Fenomena ini menunjukkan bahwa ditubuh institusi Polri sendiri, reformasi watak dan karakter Polri belum sepenuhnya terlaksana dengan baik. Meskipun, secara intrumen dan struktur, intitusi Polri telah melakukan reformasi walaupun dikatakan belum sempurna.

Akibat kurang optimalnya reformasi Polri, hingga kini masih banyak masyarakat kecewa atas tindakan polisi dalam melaksanakan tugas, seperti pungli saat pengurusan dan tilang STNK&SIM, salah tangkap, memeras, memperkosa tahanan, distorsi pembunuhan saat lakalantas, tidak ada jaminan keamanan dalam sel tahanan dan lain sebagainya. Karena reformasi Polri belum terlaksana secara optimal, untuk itu perlu terobosan dalam hal didudukannya ulang : Fungsionalisasi Polri dalam sistem keamanan nasional bersama fungsi-fungsi kepolisian dan alat-alat keamanan lainnya.  Pembentukan lembaga pengawas diluar Polri (external oversight) yang diberi wewenang oleh UU untuk mengawasi penjabat maupun anggota-anggota polisi dalam menjalankan tugas sehari-hari, sehingga memotong semangat “espirit de corps” yang masih kental dalam institusi Polri. Perubahan proses rekruitmen, sistem pendidikan dan pembinaan karier yang diarahkan pada pengelolaan secara transparan sesuai prinsip merit-system (polisi sipil). Perubahan karakteristik kepemimpinan dalam manajemen operasi dan pembinaan personel polri yang masih militeristik.  

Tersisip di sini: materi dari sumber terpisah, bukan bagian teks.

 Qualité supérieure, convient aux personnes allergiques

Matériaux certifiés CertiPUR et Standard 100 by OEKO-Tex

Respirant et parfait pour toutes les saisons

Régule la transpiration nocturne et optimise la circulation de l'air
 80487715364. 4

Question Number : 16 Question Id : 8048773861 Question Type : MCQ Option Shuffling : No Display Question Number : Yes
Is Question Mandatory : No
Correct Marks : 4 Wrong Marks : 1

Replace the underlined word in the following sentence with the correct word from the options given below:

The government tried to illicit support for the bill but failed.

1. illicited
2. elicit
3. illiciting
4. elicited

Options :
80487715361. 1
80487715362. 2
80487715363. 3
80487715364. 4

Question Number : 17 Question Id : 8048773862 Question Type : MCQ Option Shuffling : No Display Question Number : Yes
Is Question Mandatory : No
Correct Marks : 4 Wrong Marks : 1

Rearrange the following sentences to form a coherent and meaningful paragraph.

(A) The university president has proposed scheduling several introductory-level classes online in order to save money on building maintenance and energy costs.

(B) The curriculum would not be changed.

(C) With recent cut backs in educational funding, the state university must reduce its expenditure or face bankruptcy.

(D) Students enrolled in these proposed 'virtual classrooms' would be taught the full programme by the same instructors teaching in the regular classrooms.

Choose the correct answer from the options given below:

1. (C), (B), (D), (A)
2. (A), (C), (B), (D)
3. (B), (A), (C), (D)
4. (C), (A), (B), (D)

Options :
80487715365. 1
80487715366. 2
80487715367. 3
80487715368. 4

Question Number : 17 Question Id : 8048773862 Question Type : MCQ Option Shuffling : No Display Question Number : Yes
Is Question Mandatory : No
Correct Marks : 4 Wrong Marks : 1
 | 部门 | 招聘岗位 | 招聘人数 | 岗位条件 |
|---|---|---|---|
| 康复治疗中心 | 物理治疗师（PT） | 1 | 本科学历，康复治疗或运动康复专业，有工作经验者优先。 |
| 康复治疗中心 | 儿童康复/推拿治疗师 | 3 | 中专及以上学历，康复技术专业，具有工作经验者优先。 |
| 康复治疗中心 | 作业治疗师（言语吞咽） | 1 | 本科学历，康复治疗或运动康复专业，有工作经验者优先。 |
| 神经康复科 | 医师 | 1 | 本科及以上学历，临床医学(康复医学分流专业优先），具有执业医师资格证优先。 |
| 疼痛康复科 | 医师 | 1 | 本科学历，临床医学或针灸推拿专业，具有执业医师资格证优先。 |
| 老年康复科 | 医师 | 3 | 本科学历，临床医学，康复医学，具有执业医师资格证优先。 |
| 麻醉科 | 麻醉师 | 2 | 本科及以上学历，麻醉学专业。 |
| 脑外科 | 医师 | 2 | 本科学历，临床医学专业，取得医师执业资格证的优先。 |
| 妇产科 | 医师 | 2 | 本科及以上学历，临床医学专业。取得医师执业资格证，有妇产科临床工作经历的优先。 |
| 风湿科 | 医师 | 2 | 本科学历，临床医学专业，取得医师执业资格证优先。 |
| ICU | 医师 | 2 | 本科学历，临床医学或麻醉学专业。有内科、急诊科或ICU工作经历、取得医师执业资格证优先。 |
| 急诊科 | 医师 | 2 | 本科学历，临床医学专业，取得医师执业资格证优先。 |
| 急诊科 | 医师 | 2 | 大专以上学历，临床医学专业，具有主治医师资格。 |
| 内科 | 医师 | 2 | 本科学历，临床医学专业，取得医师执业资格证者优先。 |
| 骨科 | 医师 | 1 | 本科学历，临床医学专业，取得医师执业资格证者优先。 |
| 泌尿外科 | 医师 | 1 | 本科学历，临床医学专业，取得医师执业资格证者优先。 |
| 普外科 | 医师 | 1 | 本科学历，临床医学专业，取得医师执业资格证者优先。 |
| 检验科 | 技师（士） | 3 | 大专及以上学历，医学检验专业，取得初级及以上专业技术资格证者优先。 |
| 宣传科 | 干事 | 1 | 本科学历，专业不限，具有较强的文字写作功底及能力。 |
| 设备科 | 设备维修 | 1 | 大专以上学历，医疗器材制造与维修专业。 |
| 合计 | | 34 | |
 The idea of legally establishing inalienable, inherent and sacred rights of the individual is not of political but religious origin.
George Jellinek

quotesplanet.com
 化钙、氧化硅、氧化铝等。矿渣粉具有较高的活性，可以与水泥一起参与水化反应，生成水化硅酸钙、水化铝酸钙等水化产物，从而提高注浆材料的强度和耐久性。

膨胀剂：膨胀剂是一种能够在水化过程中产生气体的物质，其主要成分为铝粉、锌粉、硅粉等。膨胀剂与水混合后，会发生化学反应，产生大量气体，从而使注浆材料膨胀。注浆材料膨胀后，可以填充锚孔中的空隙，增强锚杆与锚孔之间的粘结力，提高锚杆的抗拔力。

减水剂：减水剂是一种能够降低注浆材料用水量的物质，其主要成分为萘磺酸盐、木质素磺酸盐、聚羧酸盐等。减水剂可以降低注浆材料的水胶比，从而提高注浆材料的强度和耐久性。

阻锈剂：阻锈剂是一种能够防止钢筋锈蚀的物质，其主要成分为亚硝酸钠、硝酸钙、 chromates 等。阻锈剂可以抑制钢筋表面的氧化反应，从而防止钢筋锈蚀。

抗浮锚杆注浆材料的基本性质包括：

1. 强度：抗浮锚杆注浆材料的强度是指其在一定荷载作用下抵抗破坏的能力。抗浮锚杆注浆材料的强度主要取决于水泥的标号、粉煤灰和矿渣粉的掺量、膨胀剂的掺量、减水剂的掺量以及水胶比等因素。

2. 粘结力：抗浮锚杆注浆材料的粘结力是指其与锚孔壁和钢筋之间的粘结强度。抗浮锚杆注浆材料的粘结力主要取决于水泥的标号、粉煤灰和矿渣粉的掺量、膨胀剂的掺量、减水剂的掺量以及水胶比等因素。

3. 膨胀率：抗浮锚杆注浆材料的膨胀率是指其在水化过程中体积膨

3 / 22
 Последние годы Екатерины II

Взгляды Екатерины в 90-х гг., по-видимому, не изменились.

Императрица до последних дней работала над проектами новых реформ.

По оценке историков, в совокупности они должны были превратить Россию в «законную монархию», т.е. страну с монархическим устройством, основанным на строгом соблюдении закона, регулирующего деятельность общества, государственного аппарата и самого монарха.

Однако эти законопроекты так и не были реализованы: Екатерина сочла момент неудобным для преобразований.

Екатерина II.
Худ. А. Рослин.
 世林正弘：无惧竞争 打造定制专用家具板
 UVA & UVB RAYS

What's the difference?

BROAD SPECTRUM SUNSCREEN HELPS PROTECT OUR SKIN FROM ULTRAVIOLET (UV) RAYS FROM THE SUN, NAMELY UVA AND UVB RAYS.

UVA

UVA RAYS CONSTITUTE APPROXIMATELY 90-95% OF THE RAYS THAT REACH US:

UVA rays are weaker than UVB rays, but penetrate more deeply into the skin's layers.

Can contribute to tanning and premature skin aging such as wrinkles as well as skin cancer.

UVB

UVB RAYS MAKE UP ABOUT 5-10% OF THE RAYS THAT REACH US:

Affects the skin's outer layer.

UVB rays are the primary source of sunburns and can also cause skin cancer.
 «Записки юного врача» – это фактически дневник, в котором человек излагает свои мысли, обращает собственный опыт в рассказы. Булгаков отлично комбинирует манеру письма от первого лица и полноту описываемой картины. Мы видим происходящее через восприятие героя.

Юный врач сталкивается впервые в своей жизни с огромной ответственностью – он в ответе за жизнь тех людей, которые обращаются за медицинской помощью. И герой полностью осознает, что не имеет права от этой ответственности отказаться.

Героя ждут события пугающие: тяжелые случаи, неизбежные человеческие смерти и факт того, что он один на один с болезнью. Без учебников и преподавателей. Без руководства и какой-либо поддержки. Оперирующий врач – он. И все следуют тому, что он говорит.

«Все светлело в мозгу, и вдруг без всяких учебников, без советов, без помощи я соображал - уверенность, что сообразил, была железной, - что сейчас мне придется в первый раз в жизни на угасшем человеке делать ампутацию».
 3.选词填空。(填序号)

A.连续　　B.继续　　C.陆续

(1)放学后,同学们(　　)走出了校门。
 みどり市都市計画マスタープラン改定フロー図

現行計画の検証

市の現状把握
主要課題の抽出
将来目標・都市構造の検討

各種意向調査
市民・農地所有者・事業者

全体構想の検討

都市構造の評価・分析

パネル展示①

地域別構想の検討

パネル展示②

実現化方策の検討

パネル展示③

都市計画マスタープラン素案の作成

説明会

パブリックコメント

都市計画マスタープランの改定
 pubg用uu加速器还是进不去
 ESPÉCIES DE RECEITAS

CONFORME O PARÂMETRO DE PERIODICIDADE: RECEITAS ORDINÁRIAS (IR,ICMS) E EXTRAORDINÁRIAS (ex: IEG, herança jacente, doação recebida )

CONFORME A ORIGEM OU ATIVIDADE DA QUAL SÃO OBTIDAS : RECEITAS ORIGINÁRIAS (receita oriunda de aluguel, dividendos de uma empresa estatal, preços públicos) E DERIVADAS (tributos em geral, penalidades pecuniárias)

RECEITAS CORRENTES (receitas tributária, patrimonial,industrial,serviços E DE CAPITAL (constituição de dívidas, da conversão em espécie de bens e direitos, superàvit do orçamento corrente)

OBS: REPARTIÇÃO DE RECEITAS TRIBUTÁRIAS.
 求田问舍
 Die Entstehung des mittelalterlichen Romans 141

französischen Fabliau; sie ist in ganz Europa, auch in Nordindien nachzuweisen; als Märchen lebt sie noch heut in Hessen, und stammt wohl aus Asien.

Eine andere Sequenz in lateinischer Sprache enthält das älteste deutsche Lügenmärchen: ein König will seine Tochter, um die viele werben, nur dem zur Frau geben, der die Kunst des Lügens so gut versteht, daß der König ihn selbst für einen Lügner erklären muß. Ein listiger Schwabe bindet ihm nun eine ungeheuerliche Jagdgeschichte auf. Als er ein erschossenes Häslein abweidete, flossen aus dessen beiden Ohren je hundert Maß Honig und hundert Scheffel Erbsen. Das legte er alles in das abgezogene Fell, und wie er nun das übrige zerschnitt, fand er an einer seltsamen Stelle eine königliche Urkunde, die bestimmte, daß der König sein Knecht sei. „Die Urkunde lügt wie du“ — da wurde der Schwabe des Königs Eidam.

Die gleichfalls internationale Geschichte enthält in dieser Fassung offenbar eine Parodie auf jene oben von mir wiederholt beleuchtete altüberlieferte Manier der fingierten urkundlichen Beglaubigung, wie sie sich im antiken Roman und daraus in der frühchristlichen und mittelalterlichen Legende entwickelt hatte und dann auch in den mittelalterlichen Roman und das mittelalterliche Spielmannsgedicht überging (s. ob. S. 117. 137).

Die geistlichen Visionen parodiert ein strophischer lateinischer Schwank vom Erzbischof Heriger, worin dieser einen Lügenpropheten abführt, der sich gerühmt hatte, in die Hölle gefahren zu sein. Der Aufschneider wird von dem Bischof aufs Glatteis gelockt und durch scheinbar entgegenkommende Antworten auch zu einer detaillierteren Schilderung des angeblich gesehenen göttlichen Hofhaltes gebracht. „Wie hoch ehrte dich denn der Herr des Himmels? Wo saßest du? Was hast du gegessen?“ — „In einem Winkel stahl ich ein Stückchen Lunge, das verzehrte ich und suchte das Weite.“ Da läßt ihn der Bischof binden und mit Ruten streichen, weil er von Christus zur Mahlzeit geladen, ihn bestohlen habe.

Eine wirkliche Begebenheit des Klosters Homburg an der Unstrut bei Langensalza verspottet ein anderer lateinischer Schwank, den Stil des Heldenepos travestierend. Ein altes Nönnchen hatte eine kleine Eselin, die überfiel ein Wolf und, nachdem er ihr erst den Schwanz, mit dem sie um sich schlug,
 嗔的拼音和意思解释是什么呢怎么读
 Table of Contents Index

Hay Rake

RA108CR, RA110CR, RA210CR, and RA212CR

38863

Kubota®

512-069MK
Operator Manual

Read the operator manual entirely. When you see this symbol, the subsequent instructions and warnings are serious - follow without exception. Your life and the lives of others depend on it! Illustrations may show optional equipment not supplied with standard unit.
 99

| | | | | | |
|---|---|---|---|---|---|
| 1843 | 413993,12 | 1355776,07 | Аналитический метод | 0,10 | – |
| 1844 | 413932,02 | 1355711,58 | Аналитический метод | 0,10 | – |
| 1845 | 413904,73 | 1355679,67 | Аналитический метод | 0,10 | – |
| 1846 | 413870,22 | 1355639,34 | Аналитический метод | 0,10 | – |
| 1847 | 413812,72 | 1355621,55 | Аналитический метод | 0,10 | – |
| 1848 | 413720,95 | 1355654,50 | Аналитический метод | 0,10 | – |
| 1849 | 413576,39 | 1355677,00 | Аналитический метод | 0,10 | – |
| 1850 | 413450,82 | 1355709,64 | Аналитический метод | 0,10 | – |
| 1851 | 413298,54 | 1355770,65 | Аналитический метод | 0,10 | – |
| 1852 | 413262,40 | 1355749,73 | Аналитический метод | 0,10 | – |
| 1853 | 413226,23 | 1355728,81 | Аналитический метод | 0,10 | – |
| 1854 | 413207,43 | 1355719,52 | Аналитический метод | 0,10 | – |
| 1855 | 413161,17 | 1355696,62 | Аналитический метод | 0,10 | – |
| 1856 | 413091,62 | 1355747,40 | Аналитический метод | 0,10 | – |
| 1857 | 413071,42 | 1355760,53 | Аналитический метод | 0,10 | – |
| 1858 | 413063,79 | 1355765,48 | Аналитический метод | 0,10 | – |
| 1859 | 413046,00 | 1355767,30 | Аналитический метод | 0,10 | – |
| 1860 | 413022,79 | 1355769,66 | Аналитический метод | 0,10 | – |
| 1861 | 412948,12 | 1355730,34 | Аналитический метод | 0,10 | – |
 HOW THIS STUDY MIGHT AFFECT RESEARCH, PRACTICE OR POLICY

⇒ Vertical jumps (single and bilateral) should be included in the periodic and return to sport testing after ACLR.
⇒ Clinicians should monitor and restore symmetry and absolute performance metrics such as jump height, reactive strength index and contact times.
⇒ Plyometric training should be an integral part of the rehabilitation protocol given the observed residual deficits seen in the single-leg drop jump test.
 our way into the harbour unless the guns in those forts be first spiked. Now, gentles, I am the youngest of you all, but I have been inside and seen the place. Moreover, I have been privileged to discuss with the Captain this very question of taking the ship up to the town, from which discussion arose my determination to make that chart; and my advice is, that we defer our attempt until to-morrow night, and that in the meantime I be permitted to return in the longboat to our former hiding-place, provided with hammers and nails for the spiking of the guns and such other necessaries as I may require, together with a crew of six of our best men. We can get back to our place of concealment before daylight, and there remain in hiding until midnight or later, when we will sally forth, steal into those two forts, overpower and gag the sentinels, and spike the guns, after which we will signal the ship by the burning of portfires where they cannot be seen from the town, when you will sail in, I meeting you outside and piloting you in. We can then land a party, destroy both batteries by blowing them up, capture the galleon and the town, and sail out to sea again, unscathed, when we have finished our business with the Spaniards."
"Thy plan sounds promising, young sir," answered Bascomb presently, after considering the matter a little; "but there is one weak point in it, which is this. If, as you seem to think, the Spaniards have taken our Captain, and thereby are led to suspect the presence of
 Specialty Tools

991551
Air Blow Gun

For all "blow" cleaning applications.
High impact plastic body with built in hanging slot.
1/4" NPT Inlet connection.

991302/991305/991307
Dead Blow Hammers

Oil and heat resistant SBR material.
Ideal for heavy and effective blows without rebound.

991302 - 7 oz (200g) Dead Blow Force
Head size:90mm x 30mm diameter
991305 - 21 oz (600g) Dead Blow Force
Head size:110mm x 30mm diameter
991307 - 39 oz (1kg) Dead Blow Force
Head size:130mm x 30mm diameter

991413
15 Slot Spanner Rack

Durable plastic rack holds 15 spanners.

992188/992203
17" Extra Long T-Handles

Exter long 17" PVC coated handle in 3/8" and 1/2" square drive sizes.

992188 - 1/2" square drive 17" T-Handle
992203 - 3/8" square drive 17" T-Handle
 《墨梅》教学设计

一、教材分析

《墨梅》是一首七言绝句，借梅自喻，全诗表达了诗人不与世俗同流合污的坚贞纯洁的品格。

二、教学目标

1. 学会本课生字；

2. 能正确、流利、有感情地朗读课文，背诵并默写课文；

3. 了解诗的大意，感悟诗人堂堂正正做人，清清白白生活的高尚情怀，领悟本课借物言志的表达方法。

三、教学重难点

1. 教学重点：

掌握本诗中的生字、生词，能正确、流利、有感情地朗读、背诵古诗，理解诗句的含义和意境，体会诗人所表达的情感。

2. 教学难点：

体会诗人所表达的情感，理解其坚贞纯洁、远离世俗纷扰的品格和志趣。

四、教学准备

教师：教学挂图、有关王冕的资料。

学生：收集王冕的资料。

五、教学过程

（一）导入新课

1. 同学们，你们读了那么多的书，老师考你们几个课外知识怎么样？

Konsepsi redefinisi dalam memperhatikan luasnya bidang yang menyangkut reformasi Polri, naïf jika reformasi tersebut secara privilege dilaksanakan oleh Polri sendiri tanpa mengikutsertakan berbagai kalangan seperti, Politisi, Akademisi, Lembaga Non Pemerintah, Praktisi Hukum, dan masyarakat sipil lainnya. Hal ini mengingat setelah ± sebelas tahun reformasi berjalan, penataan kelembagaan Polri belum mencapai sasaran yang telah ditetapkan.

HUT Polri dan Harapan
Tulisan ini, wujud kampanye Reformasi Sektor Keamanan (Security Sector Reform) oleh Task Force Team NTT dan F PAR Kota Kupang dalam memperjuangkan Human Security di Nusa Tenggara Timur di Hari Ulang Tahun (HUT) Bhayangkara yang ke 64 Tahun 2010. Tulisan ini, sebagai refleksi Apakah RSK di Institusi Kepolisian telah menyentuh secara Struktur, Instrumen dan Kultural para penegak hukum? Tanggung jawab keamanan merupakan tanggung jawab bersama sebagai sebuah Negara yang demokratis sehingga harapan akan polisi yang betul-betul sipil dapat terwujud. Polisi sipil menghormati hak-hak sipil. Masyarakat demokratis membutuhkan polisi sipil yang mampu berperan sebagai pengawal nilai-nilai sipil. Nilai-nilai ini telah dirumuskan dalam hak asasi manusia yang dijamin sebagai hukum positif negara (the guardian of civilian values). Polisi sipil mengedepankan pendekatan kemanusiaan. Dengan demikian pada polisi sipil melekat sikap-sikap budaya yang sopan, santun, ramah, tidak melakukan kekerasan dan mengedepankan persuasif menjadi ciri utamanya. Pengertian sipil secara diametral jauh dari karakteristik militer, sejalan dengan defenisi yang diangkat dalam perjanjian hukum international yang meletakkan kedudukan polisi sebagai kekuatan yang tidak terlibat perang (non-combatant), sementara tentara didesain untuk berperang (combatant).

Apakah dengan maraknya kasus illegal mining di NTT yang mengindikasikan keterlibatan oknum Polri, Brutalitas Polisi, bentrok TNI dan Polri, Penangkapan sewenang-wenang, penyiksaan dalam tahanan, penyiksaan dan penganiayaan terhadap korban kekerasan, becking bisnis ilegal dan perbuatan amoral oknum polri dapat dikatakan bahwa institusi kepolisian sudah mereformasi? Disinilah Organisasi Masyarakat Sipil (civil society organization) berperan karena kebutuhan akan keamanan merupakan kebutuhan publik dan juga dalam rangka mendongkrak agenda reformasi sektor keamanan! (Tulisan ini pernah dipublikasikan dalam Harian Umum Timor Express, tanggal 1 Juli 2010).